> [Information supplied]:
::::
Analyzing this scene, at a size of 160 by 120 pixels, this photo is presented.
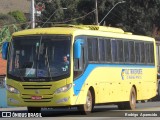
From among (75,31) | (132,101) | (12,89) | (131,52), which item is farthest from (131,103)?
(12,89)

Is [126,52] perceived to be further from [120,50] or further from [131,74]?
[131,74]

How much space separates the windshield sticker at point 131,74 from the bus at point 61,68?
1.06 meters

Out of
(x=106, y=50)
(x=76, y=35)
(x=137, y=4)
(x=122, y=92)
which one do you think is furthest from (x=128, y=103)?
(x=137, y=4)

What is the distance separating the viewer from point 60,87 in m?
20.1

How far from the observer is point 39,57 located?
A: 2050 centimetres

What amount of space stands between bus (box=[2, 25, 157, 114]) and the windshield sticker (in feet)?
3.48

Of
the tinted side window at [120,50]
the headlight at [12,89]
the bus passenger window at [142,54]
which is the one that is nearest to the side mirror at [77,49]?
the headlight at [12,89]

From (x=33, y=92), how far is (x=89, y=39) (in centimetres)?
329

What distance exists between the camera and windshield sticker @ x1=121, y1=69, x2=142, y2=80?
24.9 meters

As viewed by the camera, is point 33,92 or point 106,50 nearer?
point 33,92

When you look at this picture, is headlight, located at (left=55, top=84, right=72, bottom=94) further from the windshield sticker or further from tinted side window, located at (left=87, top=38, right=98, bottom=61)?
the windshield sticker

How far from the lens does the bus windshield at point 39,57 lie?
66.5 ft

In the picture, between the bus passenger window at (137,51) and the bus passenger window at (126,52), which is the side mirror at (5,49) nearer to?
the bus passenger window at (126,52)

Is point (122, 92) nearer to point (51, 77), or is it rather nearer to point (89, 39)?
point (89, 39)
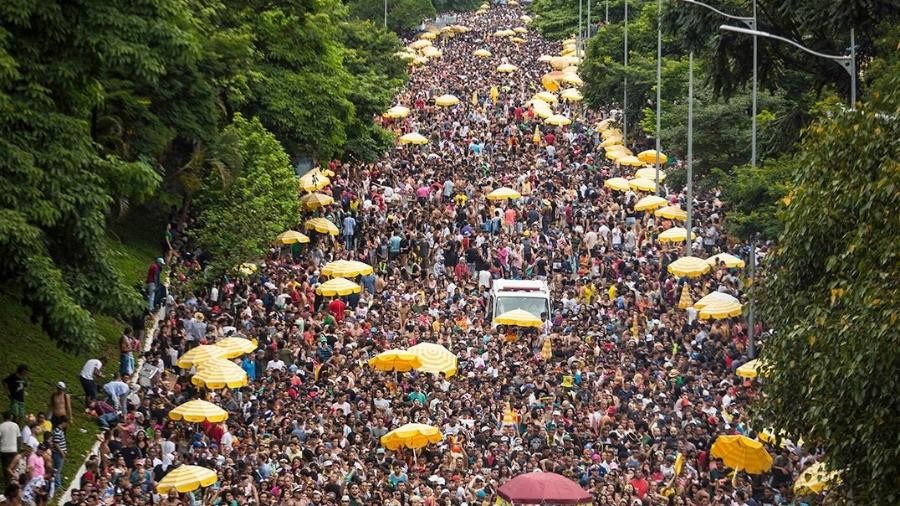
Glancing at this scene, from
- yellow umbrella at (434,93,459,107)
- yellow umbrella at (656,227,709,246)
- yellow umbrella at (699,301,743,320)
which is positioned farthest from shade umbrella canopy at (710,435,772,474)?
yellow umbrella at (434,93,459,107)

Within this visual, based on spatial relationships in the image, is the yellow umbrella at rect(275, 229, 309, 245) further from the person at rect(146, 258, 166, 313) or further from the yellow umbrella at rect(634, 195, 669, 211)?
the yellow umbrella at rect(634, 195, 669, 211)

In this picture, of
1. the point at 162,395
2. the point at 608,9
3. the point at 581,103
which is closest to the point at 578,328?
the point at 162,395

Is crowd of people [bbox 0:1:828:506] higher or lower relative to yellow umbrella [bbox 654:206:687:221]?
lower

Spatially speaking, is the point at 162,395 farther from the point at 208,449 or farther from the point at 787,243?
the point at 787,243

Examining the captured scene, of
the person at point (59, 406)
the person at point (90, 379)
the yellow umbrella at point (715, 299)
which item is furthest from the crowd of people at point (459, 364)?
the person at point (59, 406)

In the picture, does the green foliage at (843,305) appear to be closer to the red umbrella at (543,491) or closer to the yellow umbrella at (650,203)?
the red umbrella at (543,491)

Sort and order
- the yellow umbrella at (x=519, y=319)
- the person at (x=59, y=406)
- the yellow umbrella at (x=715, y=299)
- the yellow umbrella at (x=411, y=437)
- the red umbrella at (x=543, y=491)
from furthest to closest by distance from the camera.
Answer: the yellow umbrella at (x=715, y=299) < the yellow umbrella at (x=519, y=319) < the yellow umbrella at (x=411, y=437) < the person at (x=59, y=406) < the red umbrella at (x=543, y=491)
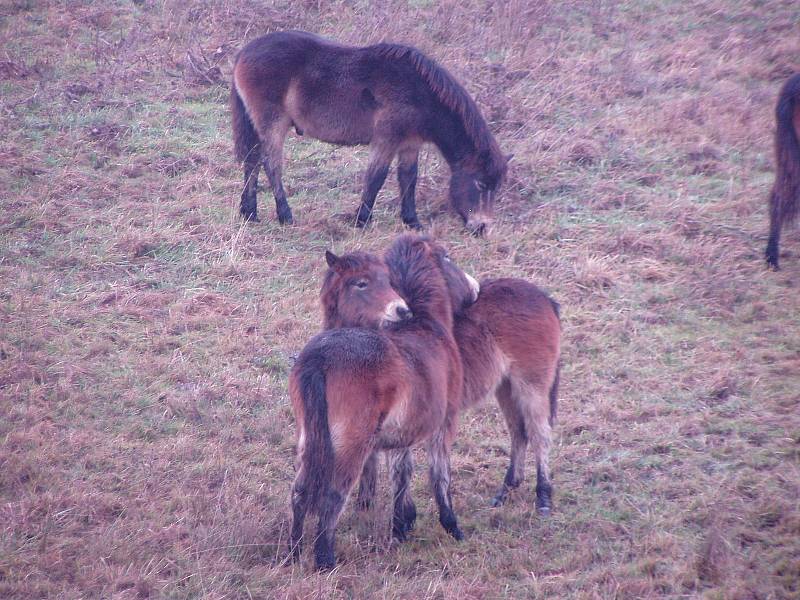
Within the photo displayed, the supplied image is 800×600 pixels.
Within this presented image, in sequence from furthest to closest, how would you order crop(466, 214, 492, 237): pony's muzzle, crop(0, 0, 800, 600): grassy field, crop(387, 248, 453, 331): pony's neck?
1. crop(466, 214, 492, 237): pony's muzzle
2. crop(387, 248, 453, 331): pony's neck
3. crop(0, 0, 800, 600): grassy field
::::
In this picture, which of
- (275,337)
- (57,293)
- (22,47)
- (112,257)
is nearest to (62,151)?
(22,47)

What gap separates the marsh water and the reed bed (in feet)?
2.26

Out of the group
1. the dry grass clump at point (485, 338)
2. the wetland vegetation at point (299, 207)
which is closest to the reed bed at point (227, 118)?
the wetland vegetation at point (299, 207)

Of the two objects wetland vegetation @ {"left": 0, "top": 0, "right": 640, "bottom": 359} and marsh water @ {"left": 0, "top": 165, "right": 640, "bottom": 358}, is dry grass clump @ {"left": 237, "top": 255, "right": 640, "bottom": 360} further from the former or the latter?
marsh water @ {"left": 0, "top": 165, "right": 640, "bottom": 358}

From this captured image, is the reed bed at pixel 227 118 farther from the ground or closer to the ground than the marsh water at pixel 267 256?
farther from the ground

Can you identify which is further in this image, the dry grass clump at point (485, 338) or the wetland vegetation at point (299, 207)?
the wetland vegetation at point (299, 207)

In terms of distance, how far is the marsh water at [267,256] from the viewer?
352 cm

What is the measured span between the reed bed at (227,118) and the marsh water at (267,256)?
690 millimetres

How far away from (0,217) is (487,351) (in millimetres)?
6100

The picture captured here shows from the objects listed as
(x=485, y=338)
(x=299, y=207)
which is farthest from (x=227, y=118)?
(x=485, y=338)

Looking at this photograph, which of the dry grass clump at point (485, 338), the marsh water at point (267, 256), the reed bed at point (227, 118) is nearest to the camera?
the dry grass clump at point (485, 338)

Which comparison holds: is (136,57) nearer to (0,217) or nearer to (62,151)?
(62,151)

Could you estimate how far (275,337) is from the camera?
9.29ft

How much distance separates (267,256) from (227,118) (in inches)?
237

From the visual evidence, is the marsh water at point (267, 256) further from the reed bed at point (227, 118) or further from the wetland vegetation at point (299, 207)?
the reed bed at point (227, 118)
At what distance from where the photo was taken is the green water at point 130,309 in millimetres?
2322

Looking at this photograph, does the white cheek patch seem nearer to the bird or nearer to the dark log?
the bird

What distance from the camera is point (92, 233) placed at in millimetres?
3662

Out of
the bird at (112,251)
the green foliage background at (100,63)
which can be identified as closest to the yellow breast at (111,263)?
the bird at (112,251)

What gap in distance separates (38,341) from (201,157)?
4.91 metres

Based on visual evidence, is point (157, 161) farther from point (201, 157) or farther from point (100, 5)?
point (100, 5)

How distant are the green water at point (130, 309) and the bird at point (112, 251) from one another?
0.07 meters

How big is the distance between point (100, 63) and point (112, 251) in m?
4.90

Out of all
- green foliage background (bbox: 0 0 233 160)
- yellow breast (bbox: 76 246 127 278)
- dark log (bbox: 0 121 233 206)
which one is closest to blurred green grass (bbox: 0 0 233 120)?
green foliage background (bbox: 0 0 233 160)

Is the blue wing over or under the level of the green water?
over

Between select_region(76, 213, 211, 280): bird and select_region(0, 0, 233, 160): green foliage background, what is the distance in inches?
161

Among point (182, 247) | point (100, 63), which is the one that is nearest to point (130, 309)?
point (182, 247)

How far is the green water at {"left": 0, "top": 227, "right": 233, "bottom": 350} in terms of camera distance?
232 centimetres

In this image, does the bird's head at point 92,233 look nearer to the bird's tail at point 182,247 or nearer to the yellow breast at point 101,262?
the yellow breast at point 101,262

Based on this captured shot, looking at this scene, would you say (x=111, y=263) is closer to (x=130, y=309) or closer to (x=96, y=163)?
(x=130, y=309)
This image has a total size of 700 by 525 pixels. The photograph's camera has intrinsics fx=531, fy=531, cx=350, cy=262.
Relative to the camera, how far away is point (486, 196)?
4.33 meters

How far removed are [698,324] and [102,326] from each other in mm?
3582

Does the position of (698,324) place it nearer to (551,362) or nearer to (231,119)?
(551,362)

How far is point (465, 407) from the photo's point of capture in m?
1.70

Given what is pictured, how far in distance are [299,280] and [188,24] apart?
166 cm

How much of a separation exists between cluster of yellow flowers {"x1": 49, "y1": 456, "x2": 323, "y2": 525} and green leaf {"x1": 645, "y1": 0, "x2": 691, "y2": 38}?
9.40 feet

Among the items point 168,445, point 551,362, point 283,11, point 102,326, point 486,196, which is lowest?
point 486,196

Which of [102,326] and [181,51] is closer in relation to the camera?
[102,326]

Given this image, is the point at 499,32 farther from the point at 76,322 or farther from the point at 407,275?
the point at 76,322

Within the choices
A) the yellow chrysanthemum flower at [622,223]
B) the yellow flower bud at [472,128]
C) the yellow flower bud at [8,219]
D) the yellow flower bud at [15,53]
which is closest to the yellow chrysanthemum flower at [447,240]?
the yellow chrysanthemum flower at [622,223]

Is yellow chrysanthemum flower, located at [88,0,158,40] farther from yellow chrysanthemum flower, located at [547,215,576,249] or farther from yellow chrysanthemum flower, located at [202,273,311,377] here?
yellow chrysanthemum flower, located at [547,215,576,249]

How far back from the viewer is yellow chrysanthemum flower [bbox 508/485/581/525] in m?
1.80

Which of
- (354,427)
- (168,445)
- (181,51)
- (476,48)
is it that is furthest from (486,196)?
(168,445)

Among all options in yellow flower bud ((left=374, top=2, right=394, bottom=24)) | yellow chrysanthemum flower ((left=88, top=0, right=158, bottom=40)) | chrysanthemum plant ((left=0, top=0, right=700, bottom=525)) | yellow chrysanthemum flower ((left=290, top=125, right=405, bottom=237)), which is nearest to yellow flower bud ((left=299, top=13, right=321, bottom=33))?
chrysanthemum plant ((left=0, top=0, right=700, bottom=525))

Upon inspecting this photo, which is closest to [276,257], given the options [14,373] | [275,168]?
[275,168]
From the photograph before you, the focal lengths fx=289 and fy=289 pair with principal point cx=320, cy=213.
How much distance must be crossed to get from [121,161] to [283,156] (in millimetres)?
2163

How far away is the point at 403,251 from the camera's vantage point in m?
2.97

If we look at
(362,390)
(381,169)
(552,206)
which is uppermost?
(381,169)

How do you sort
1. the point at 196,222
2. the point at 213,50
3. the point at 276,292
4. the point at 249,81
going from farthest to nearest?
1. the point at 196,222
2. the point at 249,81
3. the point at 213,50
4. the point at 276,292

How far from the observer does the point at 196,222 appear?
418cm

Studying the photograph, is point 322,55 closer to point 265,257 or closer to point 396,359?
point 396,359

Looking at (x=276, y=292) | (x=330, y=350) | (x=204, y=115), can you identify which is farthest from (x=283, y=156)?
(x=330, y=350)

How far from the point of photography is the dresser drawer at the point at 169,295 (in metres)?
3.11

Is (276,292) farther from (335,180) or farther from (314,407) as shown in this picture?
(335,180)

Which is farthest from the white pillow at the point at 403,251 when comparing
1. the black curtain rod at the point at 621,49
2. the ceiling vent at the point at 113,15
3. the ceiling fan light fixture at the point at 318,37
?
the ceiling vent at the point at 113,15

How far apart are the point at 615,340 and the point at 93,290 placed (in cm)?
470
::::
> [Goal]: Set out as a numbered list the lines beginning with the one that contains "Within the photo" and running through the one that contains "3. crop(0, 0, 800, 600): grassy field", both included, with any blank lines left out.

> [Worked answer]:
1. Within the photo displayed, the supplied image is 800×600 pixels.
2. Within this presented image, in sequence from furthest to closest, how would you order crop(466, 214, 492, 237): pony's muzzle, crop(0, 0, 800, 600): grassy field, crop(387, 248, 453, 331): pony's neck?
3. 1. crop(466, 214, 492, 237): pony's muzzle
4. 2. crop(387, 248, 453, 331): pony's neck
5. 3. crop(0, 0, 800, 600): grassy field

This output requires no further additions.